## [GOAL]
Print the line that contains "Within what is" and every line after it through the last line of the records below, exactly as written and nothing else.

Items from a data source
━━━━━━━━━━
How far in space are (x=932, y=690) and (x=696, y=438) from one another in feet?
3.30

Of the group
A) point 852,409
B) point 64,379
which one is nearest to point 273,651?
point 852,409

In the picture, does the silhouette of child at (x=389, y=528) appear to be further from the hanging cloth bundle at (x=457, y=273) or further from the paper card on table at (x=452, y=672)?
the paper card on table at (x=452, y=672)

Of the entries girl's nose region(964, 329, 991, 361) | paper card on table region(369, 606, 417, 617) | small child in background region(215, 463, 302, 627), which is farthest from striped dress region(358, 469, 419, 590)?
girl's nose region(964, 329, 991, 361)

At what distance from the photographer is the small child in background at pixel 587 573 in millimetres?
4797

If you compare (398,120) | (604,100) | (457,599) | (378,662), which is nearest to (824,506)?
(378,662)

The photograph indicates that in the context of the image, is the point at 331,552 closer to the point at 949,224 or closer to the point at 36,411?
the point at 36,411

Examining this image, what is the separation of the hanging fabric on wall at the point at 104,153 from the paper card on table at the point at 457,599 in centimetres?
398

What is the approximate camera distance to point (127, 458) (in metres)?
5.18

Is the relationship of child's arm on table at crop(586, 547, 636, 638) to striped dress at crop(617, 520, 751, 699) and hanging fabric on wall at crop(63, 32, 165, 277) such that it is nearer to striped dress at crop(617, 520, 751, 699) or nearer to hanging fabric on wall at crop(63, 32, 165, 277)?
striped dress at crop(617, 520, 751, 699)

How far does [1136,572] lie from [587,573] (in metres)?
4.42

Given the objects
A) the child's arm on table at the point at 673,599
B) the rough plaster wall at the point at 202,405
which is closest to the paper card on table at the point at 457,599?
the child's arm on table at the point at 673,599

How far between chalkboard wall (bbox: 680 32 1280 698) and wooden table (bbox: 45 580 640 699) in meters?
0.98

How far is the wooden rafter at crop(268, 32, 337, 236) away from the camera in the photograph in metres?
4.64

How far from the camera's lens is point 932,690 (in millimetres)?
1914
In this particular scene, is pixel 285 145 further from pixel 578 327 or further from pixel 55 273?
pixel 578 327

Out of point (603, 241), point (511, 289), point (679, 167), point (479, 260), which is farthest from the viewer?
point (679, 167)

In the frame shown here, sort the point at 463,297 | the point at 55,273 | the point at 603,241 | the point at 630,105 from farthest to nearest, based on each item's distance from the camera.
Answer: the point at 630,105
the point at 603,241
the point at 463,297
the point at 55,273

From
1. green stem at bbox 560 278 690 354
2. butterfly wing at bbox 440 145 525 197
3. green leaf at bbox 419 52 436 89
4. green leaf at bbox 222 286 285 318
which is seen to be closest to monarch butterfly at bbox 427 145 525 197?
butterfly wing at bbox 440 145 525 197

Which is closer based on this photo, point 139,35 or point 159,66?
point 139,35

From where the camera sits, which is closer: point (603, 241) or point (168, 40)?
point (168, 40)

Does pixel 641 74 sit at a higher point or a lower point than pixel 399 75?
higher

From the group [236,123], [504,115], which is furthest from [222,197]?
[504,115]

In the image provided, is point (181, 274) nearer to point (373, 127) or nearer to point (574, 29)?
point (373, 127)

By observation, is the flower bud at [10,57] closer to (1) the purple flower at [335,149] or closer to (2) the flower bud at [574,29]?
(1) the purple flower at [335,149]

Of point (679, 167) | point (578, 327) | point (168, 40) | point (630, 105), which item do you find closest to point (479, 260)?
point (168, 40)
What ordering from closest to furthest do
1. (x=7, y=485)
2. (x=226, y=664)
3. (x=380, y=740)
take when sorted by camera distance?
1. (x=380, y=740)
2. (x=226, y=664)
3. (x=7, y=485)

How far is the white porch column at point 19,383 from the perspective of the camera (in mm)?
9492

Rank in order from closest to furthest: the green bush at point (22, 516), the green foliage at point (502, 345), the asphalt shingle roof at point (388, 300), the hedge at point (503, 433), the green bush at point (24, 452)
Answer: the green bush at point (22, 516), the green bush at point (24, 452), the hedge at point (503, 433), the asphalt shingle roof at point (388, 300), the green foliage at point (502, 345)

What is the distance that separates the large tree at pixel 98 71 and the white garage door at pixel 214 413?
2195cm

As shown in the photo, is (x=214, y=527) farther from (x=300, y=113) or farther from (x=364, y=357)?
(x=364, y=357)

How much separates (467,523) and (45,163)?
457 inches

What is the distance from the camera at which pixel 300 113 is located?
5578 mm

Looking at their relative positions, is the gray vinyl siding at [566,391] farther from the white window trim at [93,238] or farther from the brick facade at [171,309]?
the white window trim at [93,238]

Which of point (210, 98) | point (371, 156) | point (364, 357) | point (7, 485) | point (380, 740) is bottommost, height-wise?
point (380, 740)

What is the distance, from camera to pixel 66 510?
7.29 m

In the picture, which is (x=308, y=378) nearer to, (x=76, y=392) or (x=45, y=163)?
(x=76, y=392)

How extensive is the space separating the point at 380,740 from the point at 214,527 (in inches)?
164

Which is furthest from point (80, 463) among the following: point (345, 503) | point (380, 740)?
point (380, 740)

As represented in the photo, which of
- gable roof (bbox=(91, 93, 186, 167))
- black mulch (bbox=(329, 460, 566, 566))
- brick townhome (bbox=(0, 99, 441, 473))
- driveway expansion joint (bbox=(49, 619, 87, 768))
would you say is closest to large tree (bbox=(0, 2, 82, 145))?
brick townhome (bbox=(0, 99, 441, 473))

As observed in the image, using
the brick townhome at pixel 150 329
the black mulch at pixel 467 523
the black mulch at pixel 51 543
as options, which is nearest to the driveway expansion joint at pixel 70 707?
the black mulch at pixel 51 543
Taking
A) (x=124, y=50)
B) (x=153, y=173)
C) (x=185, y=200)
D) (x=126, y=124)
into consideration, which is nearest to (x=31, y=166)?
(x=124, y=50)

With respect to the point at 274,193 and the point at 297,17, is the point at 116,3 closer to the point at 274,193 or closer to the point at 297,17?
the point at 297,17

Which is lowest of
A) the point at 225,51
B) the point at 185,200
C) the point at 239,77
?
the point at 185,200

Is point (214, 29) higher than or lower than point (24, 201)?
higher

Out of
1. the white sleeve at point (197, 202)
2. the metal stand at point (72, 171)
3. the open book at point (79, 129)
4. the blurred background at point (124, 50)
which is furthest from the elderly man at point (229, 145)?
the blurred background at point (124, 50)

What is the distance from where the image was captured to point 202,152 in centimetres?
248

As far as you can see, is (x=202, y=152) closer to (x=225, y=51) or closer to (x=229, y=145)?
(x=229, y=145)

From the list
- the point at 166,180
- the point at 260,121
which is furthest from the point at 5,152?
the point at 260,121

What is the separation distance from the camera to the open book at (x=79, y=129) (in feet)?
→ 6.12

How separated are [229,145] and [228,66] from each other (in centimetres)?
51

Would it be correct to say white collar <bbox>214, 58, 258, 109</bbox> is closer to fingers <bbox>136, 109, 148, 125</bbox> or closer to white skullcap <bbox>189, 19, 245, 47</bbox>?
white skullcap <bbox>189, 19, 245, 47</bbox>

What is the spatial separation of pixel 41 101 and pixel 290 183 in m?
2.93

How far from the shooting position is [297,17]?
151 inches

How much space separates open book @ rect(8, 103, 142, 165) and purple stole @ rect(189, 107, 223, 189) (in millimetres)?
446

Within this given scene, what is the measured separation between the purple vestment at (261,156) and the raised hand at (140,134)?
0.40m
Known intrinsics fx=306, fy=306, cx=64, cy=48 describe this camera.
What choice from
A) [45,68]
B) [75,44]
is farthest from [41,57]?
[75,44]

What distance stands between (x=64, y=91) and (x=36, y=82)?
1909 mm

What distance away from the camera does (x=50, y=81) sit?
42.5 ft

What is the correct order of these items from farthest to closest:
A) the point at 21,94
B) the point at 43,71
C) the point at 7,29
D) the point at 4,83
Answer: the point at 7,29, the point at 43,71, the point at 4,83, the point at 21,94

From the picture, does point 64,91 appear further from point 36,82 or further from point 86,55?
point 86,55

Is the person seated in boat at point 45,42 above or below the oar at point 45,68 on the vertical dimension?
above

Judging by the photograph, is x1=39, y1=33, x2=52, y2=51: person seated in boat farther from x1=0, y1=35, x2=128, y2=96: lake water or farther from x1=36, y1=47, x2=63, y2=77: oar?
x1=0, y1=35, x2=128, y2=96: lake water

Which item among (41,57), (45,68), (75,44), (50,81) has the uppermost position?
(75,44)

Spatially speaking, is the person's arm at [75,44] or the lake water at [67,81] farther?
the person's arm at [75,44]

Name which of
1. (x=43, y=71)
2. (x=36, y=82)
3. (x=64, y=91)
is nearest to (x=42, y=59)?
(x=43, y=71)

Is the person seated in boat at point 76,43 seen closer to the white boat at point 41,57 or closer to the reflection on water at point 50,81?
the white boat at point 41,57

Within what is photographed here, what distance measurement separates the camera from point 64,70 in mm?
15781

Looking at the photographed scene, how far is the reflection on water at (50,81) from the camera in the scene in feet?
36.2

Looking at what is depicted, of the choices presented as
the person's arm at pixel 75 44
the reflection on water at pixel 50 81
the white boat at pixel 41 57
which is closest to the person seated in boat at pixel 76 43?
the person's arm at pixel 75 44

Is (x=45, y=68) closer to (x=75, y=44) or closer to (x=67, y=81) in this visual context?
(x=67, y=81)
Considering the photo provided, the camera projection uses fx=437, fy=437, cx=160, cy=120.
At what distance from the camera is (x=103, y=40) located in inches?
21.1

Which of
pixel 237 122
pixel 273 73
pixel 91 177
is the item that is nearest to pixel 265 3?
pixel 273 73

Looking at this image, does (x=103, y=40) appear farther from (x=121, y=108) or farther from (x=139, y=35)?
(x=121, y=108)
━━━━━━━━━━
## [TASK OUTPUT]
Within what is photographed here, what distance measurement separates the camera from point 64,70 in mm?
15781

Looking at the photographed scene, how far is the reflection on water at (50,81) from the camera in the scene in feet?
36.2

Looking at what is depicted, of the choices presented as
the person's arm at pixel 75 44
the reflection on water at pixel 50 81
the white boat at pixel 41 57
which is closest to the person seated in boat at pixel 76 43?
the person's arm at pixel 75 44

Is (x=45, y=68) closer to (x=75, y=44) or closer to (x=67, y=81) in this visual context?
(x=67, y=81)
Considering the photo provided, the camera projection uses fx=437, fy=437, cx=160, cy=120.
At what distance from the camera is (x=103, y=40) located in inches?
21.1

Which of
pixel 237 122
pixel 273 73
pixel 91 177
is the item that is nearest to pixel 265 3?
pixel 273 73

Looking at this image, does (x=103, y=40) appear farther from (x=121, y=108) or farther from (x=139, y=35)?
(x=121, y=108)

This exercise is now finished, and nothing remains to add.